Redacción Canal Abierto | Por iniciativa de los distintos bloques opositores y a pesar de la reticencia del oficialismo, el Congreso debatirá hoy el proyecto de Ley de Emergencia Alimentaria. El debate se desarrollará en una sesión especial de la Cámara de Diputados a partir de las 11:30.

El texto que se debatirá hoy plantea una prórroga hasta 2022 de la emergencia alimentaria y el destino de entre 8.000 y 10.000 millones de pesos a planes sociales, a partir de un aumento de hasta el 50% de los fondos que se destinan en la actualidad.

En diálogo con el programa Sobre La Hora, la diputada por el Movimiento Evita, Lucila De Ponti planteó que se llega a esta instancia porque “el gobierno no está llevando adelante las acciones que corresponderían a una situación de emergencia alimentaria que es esto que estamos proponiendo. Se necesita aumentar, como mínimo, en un 50% el presupuesto destinado a programas alimentarios. El gobierno podría haberlo hecho por decreto, pero como no lo ha hecho necesitamos sancionar una ley para obligarlo a hacerlo“.

* **Datos proporcionados**
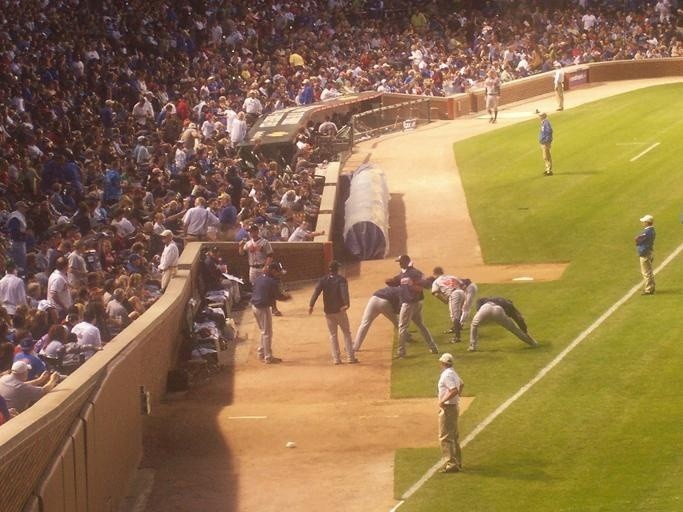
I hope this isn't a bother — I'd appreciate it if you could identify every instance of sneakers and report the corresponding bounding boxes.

* **Ejercicios para resolver**
1. ¿Qué cifras aparecen en el texto sobre la Ley de Emergencia Alimentaria? Enumérelas todas en el orden en que figuran, sin repetir las que aparecen más de una vez.
2. ¿Puede copiar sin ningún cambio el fragmento del texto sobre la Ley de Emergencia Alimentaria que va desde "El texto que" hasta "en la actualidad."?
El material no es necesario para resolver nada.

* **Soluciones**
1. 11:30, 2022, 8.000, 10.000, 50%

2.
El texto que se debatirá hoy plantea una prórroga hasta 2022 de la emergencia alimentaria y el destino de entre 8.000 y 10.000 millones de pesos a planes sociales, a partir de un aumento de hasta el 50% de los fondos que se destinan en la actualidad.